== Records for this exercise
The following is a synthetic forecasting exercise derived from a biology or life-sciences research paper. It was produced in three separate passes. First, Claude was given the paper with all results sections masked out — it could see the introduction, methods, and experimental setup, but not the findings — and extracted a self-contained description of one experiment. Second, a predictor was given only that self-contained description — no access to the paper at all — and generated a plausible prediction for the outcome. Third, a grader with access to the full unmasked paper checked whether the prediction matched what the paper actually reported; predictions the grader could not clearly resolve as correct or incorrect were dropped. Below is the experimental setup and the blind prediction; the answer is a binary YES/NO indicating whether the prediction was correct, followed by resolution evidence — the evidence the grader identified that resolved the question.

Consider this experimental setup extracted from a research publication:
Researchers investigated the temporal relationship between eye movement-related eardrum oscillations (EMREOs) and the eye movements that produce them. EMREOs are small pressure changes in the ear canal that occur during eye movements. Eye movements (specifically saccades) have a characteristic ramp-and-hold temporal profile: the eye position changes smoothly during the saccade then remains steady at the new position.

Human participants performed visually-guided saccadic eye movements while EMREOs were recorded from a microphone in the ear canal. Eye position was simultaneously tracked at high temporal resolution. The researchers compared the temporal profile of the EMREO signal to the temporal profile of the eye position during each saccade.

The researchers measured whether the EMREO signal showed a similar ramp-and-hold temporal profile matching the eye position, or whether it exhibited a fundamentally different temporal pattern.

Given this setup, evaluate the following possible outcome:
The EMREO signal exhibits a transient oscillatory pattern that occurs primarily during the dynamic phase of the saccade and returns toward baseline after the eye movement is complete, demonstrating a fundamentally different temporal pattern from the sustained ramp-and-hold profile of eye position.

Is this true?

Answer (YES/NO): YES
====
Exactly the lines from the one containing "Human participants performed" through the end of the records above are to be printed, and no others.

◆ **Output of the task**
Human participants performed visually-guided saccadic eye movements while EMREOs were recorded from a microphone in the ear canal. Eye position was simultaneously tracked at high temporal resolution. The researchers compared the temporal profile of the EMREO signal to the temporal profile of the eye position during each saccade.

The researchers measured whether the EMREO signal showed a similar ramp-and-hold temporal profile matching the eye position, or whether it exhibited a fundamentally different temporal pattern.

Given this setup, evaluate the following possible outcome:
The EMREO signal exhibits a transient oscillatory pattern that occurs primarily during the dynamic phase of the saccade and returns toward baseline after the eye movement is complete, demonstrating a fundamentally different temporal pattern from the sustained ramp-and-hold profile of eye position.

Is this true?

Answer (YES/NO): YES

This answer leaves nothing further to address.